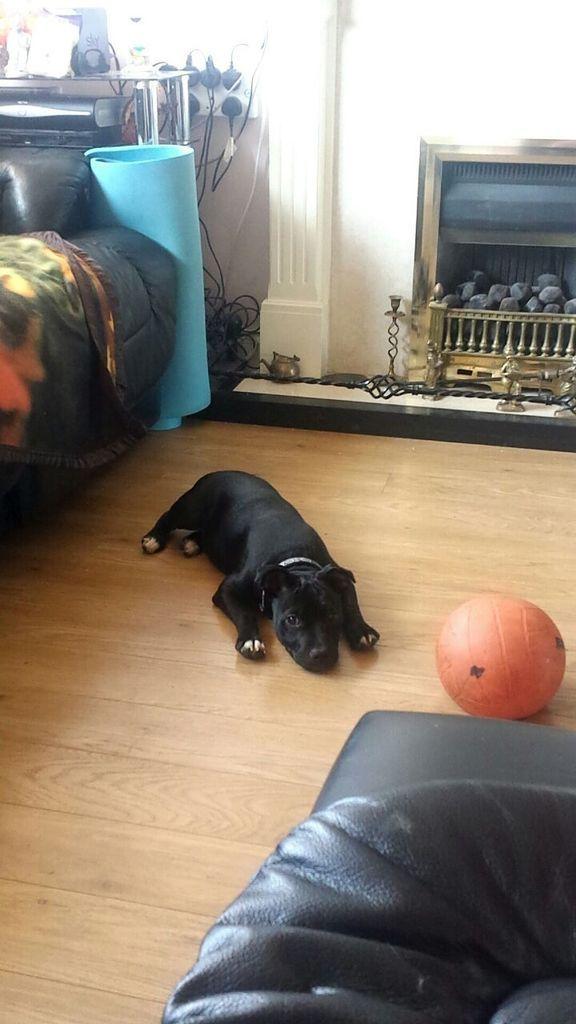 Please play ball.. I will be good !  IMG-20150701-WA0001_zpsqdabcocf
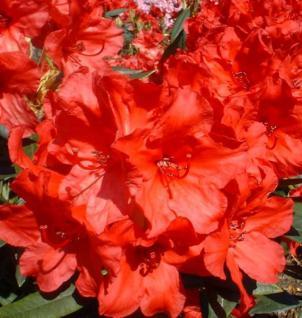 Großblumige Rhododendron Vulcan 40-50cm - Alpenrose - Vorschau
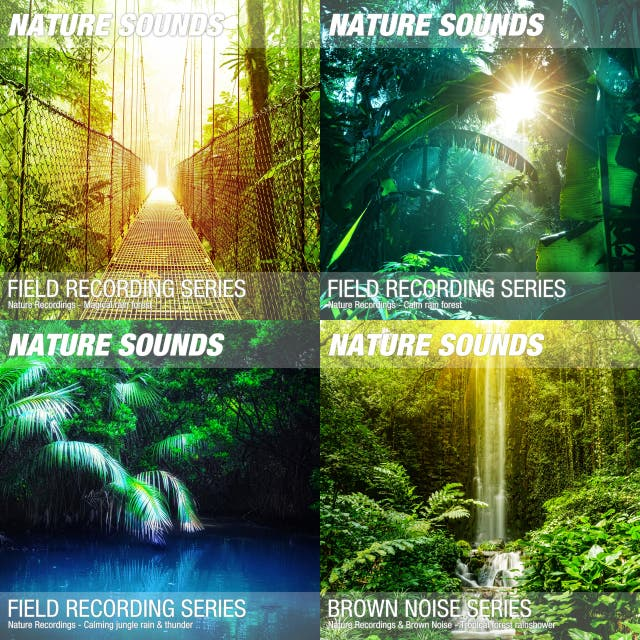 9 hours Rainforest Nature Sounds for Sleep, Relaxation & Meditation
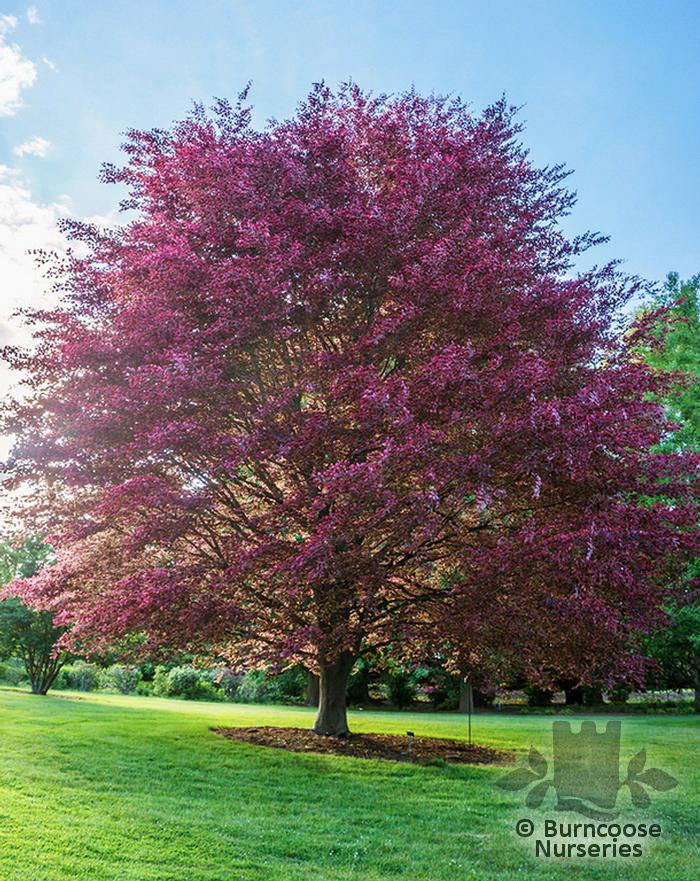 Fagus Sylvatica Purpurea Tricolor From Burncoose Nurseries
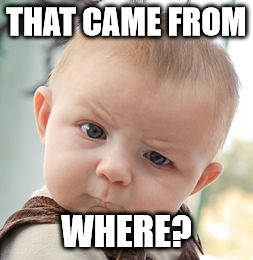 Skeptical Baby Meme | THAT CAME FROM WHERE? | image tagged in memes,skeptical baby | made w/ Imgflip meme maker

## TASK:
Copy every record above exactly, leaving out any pictures.

## TASK ANSWER:
 Please play ball.. I will be good !  IMG-20150701-WA0001_zpsqdabcocf
 Großblumige Rhododendron Vulcan 40-50cm - Alpenrose - Vorschau
 9 hours Rainforest Nature Sounds for Sleep, Relaxation & Meditation
 Fagus Sylvatica Purpurea Tricolor From Burncoose Nurseries
 Skeptical Baby Meme | THAT CAME FROM WHERE? | image tagged in memes,skeptical baby | made w/ Imgflip meme maker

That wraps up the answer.